Starstruck Saga #4
by S.E. Anderson
Welcome to day one of the Celestial Blog Tour! In just one week, book 4 of the Starstruck Saga will hit the shelves, and Sally’s next big adventure will be revealed. And It’s promising to be more exciting (and weird) than ever before! To start off the week, I’ll be sharing with you the entire first chapter of the upcoming book. Be sure to visit the bloggers every day for more cool and exclusive Celestial goodies!
Spoiler warning if you haven’t read the first three books yet.
Sally, Zander, and Blayde, accompanied by their new friend Nim, have only one request: no more bizarre distractions on their hunt for Earth.

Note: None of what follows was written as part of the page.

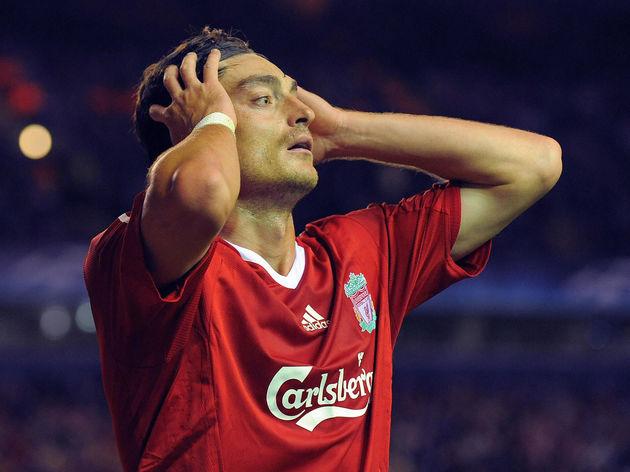 Liverpool's Spanish midfielder Albert Ri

But before their cells can complete a single jump, the team is shoved off course and crash into a dreary old temple. Worse yet, there seems to be some confusion over Sally’s face, as it looks exactly like that the local deity, Selena, goddess of the moon and omniscient absentee. Sally’s ticking every box on the ancient prophecies checklist.
Fresh off of her meds and riding the withdrawal, and Sally must choose between embracing the role of Goddess so as to protect the planet from mysterious Sky People, or being thrown in a Volcano. Not the best way to start a tropical vacation. It’s not going to be easy uniting warring factions, dealing with excitable whispering forests, or fighting both literal and figurative demons. Not to mention keeping up the appearance of divinity when all Sally wants is a nap.
Armed only with some high school improv’ classes and a basic knowledge of foreign pop songs, Sally must save the planet – before everything goes up in flames.
SALLY WEBBER AND THE TEMPLE OF DEATH
The day I ran out of Prozac, I landed in the Temple of Death, which is the worst possible way to start an adventure. Then again, I wasn’t looking for adventure; I was looking for home and the temple got in the way. Buildings like that crave attention.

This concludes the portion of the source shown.